Herr Diez, wie groß ist der Anteil des einzelnen Händlers am Erfolg einer Marke?
Das kommt auf mehrere Faktoren an: Reden wir von Ballungszentren oder dem ländlichen Raum, von Großkunden oder Privatkundengeschäft? Und geht es um eine Premium- oder eine Volumenmarke?
Wo ist der Einfluss des Händlers denn größer?
Auf dem Land, im Privatkunden- oder kleinen Geschäftskundenbereich und bei eher schwächeren Volumenmarken. Bei Letzteren geht nichts ohne starken Händler im Gebiet. Der macht bis zu 80 Prozent des Erfolgs aus.
Warum ist der Einfluss des Händlers auf dem Land größer?
Dort sind persönliche Beziehungen wichtiger, dort bewegt sich der Händler in denselben Kreisen wie seine Kunden: im Fußballverein, im Kirchengemeinderat oder im Kleintierzüchterverein. In den Ballungszentren ist diese soziale Vernetzung nicht so ausgeprägt.
Man kauft also beim Sängerkollegen aus dem Kirchenchor?
Ich kenne das aus der Region hier, die eher ländlich ist. Als ich hierhergekommen bin, fiel mir auf, dass sehr viele Lancias auf den Straßen sind. Das konnte ich mir erst nicht erklären – bis ich das Autohaus Steimle entdeckt habe. Ein kleines Haus, ohne Showroom, nur das Schild Lancia auf dem Betrieb und eine hervorragende Mehrmarkenwerkstatt. Irgendwann wollte Lancia von ihm trotz seiner hohen Verkäufe einen Showroom. Jetzt hat er Peugeot. Und nach meinem Eindruck verkauft er auch dieses Fabrikat ganz gut.
Wie macht er das?
Der Mann ist hier in der Gegend bekannt, beliebt und bestens vernetzt. Und darüber verkauft man natürlich Autos – auch im kleingewerblichen Bereich.

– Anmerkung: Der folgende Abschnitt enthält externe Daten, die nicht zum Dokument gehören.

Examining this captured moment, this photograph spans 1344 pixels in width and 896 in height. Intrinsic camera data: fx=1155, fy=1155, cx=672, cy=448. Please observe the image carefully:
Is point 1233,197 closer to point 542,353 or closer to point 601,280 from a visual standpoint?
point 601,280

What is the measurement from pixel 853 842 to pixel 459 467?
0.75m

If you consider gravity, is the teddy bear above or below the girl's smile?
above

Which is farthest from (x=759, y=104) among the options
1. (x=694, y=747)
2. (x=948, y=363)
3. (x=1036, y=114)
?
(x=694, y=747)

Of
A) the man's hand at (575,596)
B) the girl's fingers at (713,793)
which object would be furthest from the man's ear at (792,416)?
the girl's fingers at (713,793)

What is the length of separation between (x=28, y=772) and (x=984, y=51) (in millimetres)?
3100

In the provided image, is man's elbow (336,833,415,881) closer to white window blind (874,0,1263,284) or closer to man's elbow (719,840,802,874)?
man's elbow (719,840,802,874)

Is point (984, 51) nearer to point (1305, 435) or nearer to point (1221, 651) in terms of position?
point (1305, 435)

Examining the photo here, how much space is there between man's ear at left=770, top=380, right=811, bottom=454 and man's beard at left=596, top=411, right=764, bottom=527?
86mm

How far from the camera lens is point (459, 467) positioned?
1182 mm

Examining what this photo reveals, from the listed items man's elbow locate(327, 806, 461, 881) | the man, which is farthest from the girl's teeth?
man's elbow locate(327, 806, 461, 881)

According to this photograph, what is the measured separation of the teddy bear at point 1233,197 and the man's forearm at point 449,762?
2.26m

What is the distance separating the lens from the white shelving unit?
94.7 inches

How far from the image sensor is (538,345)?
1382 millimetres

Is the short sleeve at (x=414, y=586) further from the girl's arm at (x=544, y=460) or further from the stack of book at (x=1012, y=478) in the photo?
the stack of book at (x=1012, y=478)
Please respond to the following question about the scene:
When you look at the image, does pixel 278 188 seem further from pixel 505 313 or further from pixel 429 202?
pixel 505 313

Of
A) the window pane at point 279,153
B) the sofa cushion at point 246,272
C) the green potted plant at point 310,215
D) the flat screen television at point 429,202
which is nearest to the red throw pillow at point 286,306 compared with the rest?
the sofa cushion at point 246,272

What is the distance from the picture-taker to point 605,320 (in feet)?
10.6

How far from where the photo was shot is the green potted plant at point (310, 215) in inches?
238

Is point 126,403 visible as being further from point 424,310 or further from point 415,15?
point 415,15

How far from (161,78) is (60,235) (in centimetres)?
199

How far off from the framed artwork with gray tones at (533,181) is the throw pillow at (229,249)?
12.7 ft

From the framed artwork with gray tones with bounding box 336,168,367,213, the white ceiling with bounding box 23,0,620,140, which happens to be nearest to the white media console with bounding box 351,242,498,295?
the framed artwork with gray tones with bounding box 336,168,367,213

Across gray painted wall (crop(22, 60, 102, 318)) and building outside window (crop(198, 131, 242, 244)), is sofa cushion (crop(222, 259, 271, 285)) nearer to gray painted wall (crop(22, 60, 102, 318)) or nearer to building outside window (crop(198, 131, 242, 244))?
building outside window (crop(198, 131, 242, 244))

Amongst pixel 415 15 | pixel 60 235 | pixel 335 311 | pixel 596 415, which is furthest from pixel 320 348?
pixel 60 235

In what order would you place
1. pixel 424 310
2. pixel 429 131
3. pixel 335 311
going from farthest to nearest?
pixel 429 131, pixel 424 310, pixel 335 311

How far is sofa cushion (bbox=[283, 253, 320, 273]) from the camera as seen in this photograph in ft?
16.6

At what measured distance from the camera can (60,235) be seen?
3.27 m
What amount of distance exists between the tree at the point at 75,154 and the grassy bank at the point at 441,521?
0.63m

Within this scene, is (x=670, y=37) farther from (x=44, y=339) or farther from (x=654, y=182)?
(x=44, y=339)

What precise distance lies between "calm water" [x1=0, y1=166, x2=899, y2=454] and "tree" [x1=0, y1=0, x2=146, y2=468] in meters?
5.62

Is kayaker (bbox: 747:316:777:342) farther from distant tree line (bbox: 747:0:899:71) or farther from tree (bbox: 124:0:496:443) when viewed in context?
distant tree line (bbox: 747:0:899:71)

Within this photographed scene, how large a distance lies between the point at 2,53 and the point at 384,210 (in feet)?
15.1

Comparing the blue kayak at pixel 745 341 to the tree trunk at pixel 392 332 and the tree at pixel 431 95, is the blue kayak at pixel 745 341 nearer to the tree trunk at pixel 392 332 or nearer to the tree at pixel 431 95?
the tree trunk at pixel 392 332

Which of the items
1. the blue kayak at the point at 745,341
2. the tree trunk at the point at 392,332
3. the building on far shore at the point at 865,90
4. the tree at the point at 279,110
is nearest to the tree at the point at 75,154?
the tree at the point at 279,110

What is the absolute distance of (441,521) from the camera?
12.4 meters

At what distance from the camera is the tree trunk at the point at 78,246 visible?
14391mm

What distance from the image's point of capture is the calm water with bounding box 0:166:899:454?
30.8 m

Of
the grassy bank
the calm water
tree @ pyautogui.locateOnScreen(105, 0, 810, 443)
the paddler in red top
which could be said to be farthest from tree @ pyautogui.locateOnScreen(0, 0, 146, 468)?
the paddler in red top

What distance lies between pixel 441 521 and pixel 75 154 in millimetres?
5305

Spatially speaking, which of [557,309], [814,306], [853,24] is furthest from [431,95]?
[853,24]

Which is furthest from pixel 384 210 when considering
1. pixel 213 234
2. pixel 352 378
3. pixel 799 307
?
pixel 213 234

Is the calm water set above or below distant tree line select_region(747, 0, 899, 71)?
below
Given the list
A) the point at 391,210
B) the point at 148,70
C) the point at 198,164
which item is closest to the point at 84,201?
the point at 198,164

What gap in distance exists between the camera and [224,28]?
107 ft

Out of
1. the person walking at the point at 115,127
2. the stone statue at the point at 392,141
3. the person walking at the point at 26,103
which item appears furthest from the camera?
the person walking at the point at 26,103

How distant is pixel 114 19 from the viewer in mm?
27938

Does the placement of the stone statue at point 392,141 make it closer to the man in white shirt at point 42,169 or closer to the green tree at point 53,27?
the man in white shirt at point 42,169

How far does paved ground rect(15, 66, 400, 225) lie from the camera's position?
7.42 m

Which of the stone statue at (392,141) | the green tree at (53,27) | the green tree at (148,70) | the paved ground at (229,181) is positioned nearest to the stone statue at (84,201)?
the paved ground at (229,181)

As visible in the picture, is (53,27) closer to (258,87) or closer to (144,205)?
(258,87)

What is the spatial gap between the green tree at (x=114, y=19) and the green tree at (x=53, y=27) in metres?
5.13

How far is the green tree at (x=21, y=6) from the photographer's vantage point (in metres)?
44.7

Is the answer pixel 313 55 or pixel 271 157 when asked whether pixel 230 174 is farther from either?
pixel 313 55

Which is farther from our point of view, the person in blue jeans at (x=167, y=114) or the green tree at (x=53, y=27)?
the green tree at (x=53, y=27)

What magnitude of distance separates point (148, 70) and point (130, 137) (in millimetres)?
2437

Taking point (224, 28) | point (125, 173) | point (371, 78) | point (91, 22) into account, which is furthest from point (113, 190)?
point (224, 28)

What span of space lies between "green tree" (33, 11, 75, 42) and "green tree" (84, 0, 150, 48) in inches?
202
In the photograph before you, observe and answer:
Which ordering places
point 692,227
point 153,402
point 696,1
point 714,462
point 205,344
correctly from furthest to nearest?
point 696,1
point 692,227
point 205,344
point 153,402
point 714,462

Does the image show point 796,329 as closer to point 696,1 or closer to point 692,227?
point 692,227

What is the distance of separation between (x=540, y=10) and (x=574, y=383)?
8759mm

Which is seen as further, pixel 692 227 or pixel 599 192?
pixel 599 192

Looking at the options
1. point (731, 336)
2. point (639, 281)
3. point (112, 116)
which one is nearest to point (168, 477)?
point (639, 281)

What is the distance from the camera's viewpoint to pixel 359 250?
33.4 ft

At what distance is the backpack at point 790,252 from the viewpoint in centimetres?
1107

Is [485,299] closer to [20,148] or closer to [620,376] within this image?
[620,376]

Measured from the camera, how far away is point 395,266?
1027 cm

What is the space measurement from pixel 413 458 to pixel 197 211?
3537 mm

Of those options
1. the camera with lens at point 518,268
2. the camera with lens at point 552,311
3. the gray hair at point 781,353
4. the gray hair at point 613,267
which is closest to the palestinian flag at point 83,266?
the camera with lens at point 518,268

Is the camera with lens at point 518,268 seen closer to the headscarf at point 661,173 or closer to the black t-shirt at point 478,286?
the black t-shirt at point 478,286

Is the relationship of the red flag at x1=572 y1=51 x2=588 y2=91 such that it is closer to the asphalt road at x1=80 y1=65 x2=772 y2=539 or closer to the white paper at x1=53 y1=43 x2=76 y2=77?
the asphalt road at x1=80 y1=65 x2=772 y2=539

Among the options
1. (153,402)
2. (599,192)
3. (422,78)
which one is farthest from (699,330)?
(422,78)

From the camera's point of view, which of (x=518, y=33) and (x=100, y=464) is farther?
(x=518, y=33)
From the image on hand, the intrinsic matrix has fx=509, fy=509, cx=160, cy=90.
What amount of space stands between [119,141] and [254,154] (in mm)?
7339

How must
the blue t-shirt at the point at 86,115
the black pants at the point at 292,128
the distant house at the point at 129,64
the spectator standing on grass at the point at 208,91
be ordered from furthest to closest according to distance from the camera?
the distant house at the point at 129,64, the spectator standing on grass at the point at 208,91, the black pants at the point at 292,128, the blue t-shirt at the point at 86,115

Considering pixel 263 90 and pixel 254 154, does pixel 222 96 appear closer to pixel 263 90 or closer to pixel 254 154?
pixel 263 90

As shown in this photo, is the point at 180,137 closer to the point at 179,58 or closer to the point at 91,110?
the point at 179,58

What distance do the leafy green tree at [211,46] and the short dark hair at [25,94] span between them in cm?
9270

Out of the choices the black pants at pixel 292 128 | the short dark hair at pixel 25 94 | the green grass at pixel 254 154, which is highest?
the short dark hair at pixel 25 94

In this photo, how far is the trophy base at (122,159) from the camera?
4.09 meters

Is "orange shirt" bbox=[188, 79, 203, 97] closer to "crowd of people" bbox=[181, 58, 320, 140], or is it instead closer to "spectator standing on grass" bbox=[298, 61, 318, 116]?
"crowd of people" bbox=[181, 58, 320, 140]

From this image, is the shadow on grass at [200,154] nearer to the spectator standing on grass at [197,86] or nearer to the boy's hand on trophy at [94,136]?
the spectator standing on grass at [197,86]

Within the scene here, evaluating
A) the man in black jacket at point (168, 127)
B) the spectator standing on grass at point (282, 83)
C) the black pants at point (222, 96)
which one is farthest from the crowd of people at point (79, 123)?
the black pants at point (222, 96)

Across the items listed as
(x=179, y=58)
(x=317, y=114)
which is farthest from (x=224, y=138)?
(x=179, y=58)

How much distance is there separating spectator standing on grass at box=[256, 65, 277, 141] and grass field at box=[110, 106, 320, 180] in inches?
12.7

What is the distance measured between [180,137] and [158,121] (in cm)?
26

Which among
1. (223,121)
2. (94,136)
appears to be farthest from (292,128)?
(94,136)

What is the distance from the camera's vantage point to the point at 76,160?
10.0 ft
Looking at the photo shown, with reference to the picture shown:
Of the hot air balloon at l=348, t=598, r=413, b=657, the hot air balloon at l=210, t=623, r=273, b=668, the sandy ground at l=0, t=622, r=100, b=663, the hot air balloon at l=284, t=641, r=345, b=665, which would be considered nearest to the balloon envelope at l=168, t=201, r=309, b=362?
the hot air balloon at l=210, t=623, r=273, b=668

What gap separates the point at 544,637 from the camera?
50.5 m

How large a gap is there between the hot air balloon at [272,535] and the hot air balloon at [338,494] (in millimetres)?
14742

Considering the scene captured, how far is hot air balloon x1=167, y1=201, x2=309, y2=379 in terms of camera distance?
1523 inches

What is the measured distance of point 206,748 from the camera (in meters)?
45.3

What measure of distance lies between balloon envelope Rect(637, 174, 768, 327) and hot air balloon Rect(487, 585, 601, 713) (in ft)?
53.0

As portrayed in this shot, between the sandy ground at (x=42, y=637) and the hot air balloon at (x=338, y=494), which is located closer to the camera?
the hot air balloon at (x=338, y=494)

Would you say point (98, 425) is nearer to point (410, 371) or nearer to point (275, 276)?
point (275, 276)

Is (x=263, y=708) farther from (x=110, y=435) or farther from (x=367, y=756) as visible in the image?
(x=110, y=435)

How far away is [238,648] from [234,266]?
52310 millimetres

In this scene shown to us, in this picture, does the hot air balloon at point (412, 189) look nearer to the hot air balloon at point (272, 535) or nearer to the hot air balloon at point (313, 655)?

Das ist eigentlich eine Ohrfeige für die Verfechter strenger Standards.
Es zeigt auf jeden Fall die Relativität der Wirkung von Showrooms auf den Verkaufserfolg – vor allem bei Fabrikaten, die nicht im Premiumbereich sind. Autos zu verkaufen ist ein Geschäft mit Menschen. Auf die kommt es an. Aber es gibt natürlich gewisse Mindeststandards. Und bei Premiummarken geht es nicht ohne Corporate Identity, also die CI.
Für Premiummarken ist der Händler demnach gar nicht so wichtig?
Je größer der Sog ist, den die Marke selbst entfaltet, desto weniger entscheidend ist der Händler.
Ist das, was einen guten Händler ausmacht, erlernbar?
Beim Unternehmer in der Region ist es mehr Talent als erlernt. Denn ob jemand eine stufenweise Deckungsbeitragsrechnung kann, ist für seinen Geschäftserfolg nicht so entscheidend. Wichtig ist, ob er in der Lage ist, einen guten Small Talk zu führen, ob er kommunikativ und vernetzt ist.
Können ein paar Bier in der Kneipe also effektiver sein als eine Werbekampagne?
Es muss nicht unbedingt die Kneipe sein, aber Dinge wie lokale Sponsoringaktionen sind sicher effektiv. Beim örtlichen Sportverein oder bei Veranstaltungen. Aber man muss es richtig machen. Nicht hier 500 Euro und da noch mal, sondern sich auf wenige Aktivitäten konzentrieren, als Hauptsponsor, der dann auch in Erscheinung tritt.
Also Kommunikation, Vernetzung und soziales Engagement als die wichtigsten Tugenden eines Händlers. Was noch?
Zuallererst muss die Basis stimmen. Guter Service, saubere Arbeit. Das entscheidet über das Image eines Betriebs. Gerade bei kleinen Autohäusern ist es zudem wertvoll, wenn sie auch mit anderen Händlern ihrer Marke vernetzt sind. Nur so können sie exotischere Testwagen, die sie selbst gerade nicht auf dem Hof stehen haben, kurzfristig anbieten. Und dann gibt es bei diesen Unternehmerpersönlichkeiten keine klare Trennung zwischen Arbeitszeit und Freizeit. Sie sind immer Unternehmer. 24 Stunden am Tag, 365 Tage im Jahr. Das sind die, die am Ende wirklich erfolgreich sind.